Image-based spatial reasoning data
## Begin

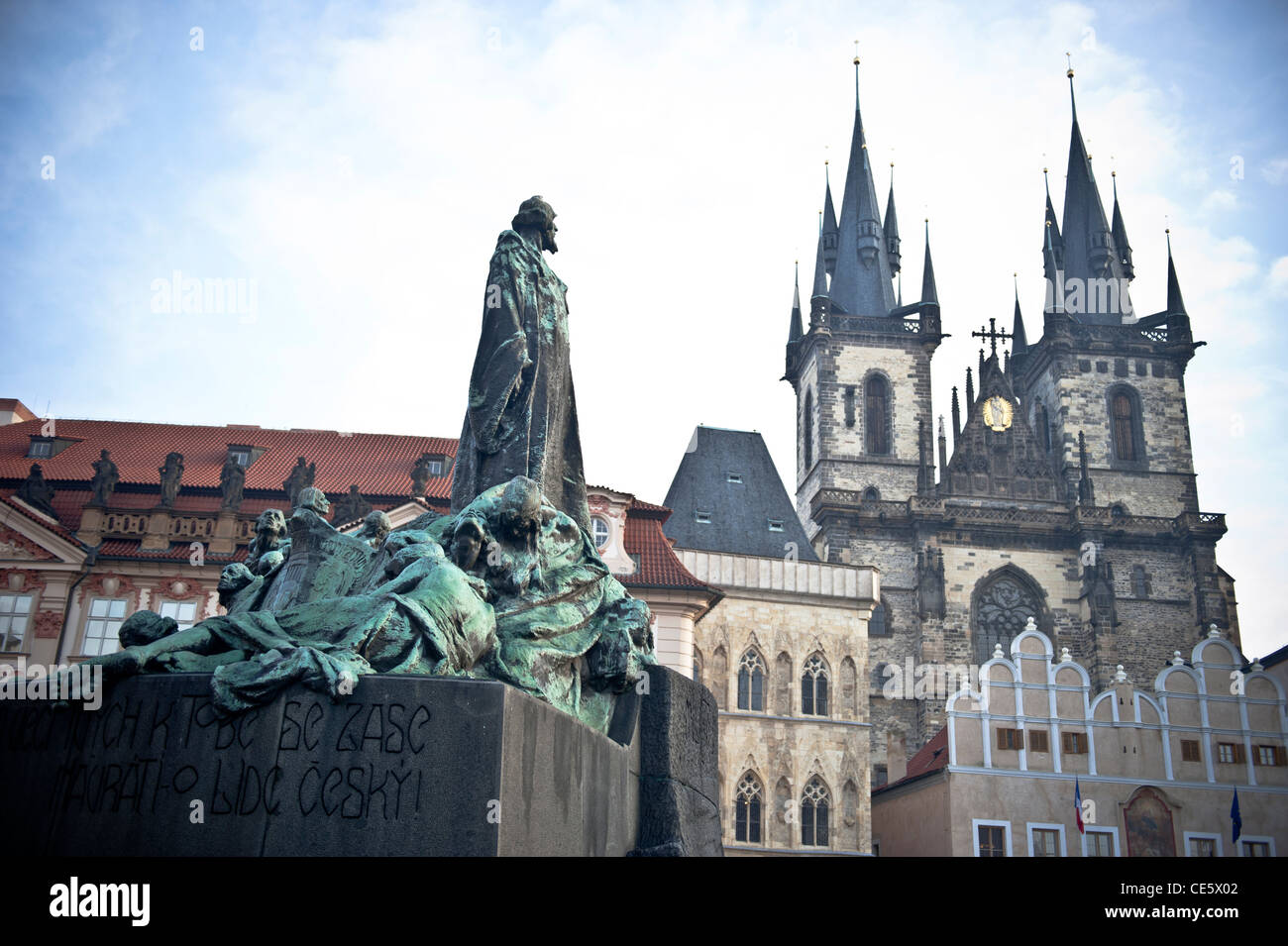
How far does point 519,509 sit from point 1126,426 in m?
53.0

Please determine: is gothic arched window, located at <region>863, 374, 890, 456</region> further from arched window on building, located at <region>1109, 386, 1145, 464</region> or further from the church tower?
arched window on building, located at <region>1109, 386, 1145, 464</region>

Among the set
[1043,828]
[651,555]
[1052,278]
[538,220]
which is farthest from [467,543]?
[1052,278]

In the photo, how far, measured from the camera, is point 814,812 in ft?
105

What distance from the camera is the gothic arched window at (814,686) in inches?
1302

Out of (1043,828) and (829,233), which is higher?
(829,233)

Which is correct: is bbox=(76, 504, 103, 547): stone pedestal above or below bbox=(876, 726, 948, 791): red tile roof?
above

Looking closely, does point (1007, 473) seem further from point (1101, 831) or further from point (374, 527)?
point (374, 527)

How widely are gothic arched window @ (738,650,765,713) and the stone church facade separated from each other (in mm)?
10709

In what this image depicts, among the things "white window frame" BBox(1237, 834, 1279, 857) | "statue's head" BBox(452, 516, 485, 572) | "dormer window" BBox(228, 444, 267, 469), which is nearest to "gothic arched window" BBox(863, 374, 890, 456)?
"white window frame" BBox(1237, 834, 1279, 857)

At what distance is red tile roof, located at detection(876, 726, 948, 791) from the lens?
32219mm

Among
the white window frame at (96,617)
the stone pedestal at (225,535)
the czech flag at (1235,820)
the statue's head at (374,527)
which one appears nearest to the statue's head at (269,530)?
the statue's head at (374,527)

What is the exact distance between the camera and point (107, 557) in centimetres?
2705

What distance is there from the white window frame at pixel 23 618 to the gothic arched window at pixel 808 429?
34.5m

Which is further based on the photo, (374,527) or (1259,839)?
(1259,839)
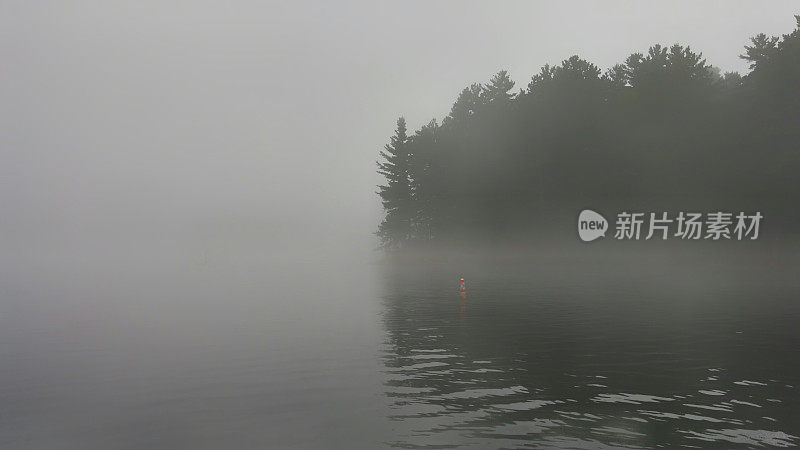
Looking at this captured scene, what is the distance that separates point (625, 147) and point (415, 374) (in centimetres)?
7943

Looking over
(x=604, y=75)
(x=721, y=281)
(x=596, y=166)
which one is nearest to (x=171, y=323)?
(x=721, y=281)

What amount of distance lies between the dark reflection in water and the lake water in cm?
9

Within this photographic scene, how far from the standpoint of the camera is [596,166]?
9356cm

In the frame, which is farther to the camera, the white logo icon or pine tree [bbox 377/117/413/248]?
pine tree [bbox 377/117/413/248]

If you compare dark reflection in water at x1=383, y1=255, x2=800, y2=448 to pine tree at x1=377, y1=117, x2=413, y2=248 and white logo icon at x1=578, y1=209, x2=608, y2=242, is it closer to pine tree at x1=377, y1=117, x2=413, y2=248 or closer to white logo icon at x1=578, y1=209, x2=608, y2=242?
white logo icon at x1=578, y1=209, x2=608, y2=242

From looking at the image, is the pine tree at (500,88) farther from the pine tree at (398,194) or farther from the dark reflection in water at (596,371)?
the dark reflection in water at (596,371)

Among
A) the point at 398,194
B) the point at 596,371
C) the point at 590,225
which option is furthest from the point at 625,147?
the point at 596,371

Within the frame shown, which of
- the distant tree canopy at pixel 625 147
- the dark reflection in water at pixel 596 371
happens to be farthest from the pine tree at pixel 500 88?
the dark reflection in water at pixel 596 371

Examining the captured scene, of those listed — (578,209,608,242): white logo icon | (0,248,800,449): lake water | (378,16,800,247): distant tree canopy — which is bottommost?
(0,248,800,449): lake water

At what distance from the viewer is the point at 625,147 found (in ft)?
300

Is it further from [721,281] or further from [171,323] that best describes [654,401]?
[721,281]

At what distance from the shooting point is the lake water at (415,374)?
14.2 metres

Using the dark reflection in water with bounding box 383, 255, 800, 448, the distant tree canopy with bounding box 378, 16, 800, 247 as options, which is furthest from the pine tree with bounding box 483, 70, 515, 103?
the dark reflection in water with bounding box 383, 255, 800, 448

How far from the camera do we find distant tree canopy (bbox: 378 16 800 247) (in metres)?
79.1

## End

◆ What to work on: Images do not belong in the copy; reproduce all other parts of the records above verbatim.

◆ The response:
How far does point 519,509 sit from point 1126,426 in m?
53.0

Please determine: is gothic arched window, located at <region>863, 374, 890, 456</region> further from arched window on building, located at <region>1109, 386, 1145, 464</region> or further from the church tower?
arched window on building, located at <region>1109, 386, 1145, 464</region>

Among the set
[1043,828]
[651,555]
[1052,278]
[538,220]
which is farthest from [467,543]?
[1052,278]

In the photo, how far, measured from the camera, is point 814,812 in ft?
105

What distance from the camera is the gothic arched window at (814,686) in inches?
1302

Out of (1043,828) and (829,233), which is higher?
(829,233)

Which is correct: is bbox=(76, 504, 103, 547): stone pedestal above or below bbox=(876, 726, 948, 791): red tile roof?
above

Looking closely, does point (1007, 473) seem further from point (1101, 831) or further from point (374, 527)?
point (374, 527)

How widely are gothic arched window @ (738,650,765,713) and the stone church facade separated from each other (in mm)?
10709

In what this image depicts, among the things "white window frame" BBox(1237, 834, 1279, 857) | "statue's head" BBox(452, 516, 485, 572) | "dormer window" BBox(228, 444, 267, 469), which is nearest to "gothic arched window" BBox(863, 374, 890, 456)?
"white window frame" BBox(1237, 834, 1279, 857)

At what distance is red tile roof, located at detection(876, 726, 948, 791) from the lens?
32219mm

Among
the white window frame at (96,617)
the stone pedestal at (225,535)
the czech flag at (1235,820)
the statue's head at (374,527)
which one appears nearest to the statue's head at (269,530)?
the statue's head at (374,527)

What is the exact distance between the camera and point (107, 557) in centimetres?
2705

What distance is there from the white window frame at pixel 23 618 to the gothic arched window at pixel 808 429?
34.5m

Which is further based on the photo, (374,527) or (1259,839)?
(1259,839)
Looking at this captured scene, what is the distance that separates point (625, 147) and point (415, 374) (in centimetres)?
7943

Looking over
(x=604, y=75)
(x=721, y=281)
(x=596, y=166)
which one is nearest to (x=171, y=323)?
(x=721, y=281)

What amount of distance lies between the dark reflection in water and the lake water in cm?
9

Within this photographic scene, how far from the standpoint of the camera is [596,166]?
9356cm

In the frame, which is farther to the camera, the white logo icon or pine tree [bbox 377/117/413/248]?
pine tree [bbox 377/117/413/248]

If you compare dark reflection in water at x1=383, y1=255, x2=800, y2=448 to pine tree at x1=377, y1=117, x2=413, y2=248 and white logo icon at x1=578, y1=209, x2=608, y2=242, is it closer to pine tree at x1=377, y1=117, x2=413, y2=248 or closer to white logo icon at x1=578, y1=209, x2=608, y2=242?
white logo icon at x1=578, y1=209, x2=608, y2=242

From looking at the image, is the pine tree at (500,88) farther from the pine tree at (398,194) or farther from the dark reflection in water at (596,371)?
the dark reflection in water at (596,371)

Among
A) the point at 398,194
B) the point at 596,371
C) the point at 590,225
which option is furthest from the point at 625,147?
the point at 596,371

Within the frame shown, which of
- the distant tree canopy at pixel 625 147
- the dark reflection in water at pixel 596 371
happens to be farthest from the pine tree at pixel 500 88?
the dark reflection in water at pixel 596 371

Examining the captured scene, of those listed — (578,209,608,242): white logo icon | (0,248,800,449): lake water | (378,16,800,247): distant tree canopy — which is bottommost?
(0,248,800,449): lake water

At what distance from the viewer is the point at 625,147 found (in ft)?
300

Is it further from [721,281] or further from [171,323] that best describes [654,401]?
[721,281]

At what distance from the shooting point is the lake water at (415,374)?
14.2 metres

Using the dark reflection in water with bounding box 383, 255, 800, 448, the distant tree canopy with bounding box 378, 16, 800, 247 as options, which is furthest from the pine tree with bounding box 483, 70, 515, 103?
the dark reflection in water with bounding box 383, 255, 800, 448

How far from the camera do we find distant tree canopy (bbox: 378 16 800 247) (in metres)?
79.1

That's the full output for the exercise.